Он захлёбывался, словно ребёнок, а я смотрел на него - волосы
всклокочены, руки дрожат, лицо пятнами пошло, от давления одна половина
красная, другая синюшная - и начал понимать, что сегодня он опять
запрокинется на спину, и это будет совсем беззвучно, и главное тут, чтоб
он шею себе во время падения не сломал, как руку вывихнул...где-то и
когда-то.
...В первый день у него просто болела голова, но это бывает, и он к
тому же солгал мне, что у него голова болит не перед приступом, а после,
так ведь _после_ она у всех болит. Поэтому в первый день я его упустил.
Было страшно - это не похоже на человека, это даже на "изломанную пляску"

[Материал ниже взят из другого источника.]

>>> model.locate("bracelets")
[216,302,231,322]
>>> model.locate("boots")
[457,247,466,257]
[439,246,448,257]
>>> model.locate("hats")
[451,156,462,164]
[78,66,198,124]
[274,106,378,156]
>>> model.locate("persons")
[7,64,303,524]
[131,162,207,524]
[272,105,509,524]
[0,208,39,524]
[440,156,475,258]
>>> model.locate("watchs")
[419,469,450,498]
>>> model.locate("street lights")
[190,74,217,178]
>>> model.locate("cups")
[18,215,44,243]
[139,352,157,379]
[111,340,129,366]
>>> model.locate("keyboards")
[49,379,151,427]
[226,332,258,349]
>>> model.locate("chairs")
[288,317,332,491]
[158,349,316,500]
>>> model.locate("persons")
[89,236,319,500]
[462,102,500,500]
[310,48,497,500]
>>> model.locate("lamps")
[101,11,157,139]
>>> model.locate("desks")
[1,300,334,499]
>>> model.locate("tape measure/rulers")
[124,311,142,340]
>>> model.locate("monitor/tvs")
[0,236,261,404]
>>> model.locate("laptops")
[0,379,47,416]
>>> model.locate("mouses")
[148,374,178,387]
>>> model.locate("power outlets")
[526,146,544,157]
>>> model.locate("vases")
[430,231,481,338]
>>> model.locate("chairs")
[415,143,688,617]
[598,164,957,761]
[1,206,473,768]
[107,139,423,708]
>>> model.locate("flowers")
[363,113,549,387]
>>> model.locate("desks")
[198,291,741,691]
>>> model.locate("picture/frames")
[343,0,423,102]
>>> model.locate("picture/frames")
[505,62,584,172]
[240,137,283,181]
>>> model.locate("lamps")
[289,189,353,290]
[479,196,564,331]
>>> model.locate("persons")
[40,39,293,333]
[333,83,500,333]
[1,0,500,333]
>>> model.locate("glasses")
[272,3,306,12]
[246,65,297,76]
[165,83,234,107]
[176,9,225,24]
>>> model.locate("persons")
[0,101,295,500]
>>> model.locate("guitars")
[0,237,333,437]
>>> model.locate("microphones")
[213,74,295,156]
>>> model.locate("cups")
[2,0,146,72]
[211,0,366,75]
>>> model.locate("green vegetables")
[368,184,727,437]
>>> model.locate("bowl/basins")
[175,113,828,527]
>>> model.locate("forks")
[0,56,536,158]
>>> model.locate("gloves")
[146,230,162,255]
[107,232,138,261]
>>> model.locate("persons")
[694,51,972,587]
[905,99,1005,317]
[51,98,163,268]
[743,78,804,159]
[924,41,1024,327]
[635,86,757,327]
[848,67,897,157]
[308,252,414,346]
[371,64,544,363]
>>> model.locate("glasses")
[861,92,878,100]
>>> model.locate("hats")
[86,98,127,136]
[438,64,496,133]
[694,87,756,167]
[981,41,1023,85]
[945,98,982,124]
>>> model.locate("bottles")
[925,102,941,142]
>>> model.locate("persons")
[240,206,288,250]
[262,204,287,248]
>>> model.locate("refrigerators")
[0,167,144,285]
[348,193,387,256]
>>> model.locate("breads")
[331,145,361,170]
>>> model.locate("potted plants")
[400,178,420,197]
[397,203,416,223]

не похоже, как я читал у кого-то. Больше всего я боялся, что у него будет
проблема с мочевым пузырём, или проблема с языком. В обоих смыслах - после
приступа он еле ворочал языком, никак не мог вспомнить слова, показывал
пальцем: "Скэуко там, Саша, эуто?" и на часы смотрит.
Он мне сказал:
- Hе бойся, я однажды только язык оцарапал. Лишь бы закончилось
побыстрей. Знаешь, что лекари говорят? Что буду мрачен, молчалив и загнан
в кромешную тоску.
И мы с ним второй день играли в походные шахматы. Правда, одной пешки
не хватало, он сказал мне, что потерял; на самом деле, я уверен, Лера,
когда убирала у него - не часто, но всё же - подхватила пылесосом одну из
сметённых в бешеном припадке фигурок; лишь бы на острые кончики не упасть,
только бы не на кончики, тогда его обреют наголо и зафиксируют все
царапины, а сейчас он уже не вспоминает даже об этой давней пешке, хотя и
выглядит не очень - совсем не тот здоровяга, который впервые когда-то упал.
Квартира у него, конечно, дерьмо. Кажется, "половина коммуналки".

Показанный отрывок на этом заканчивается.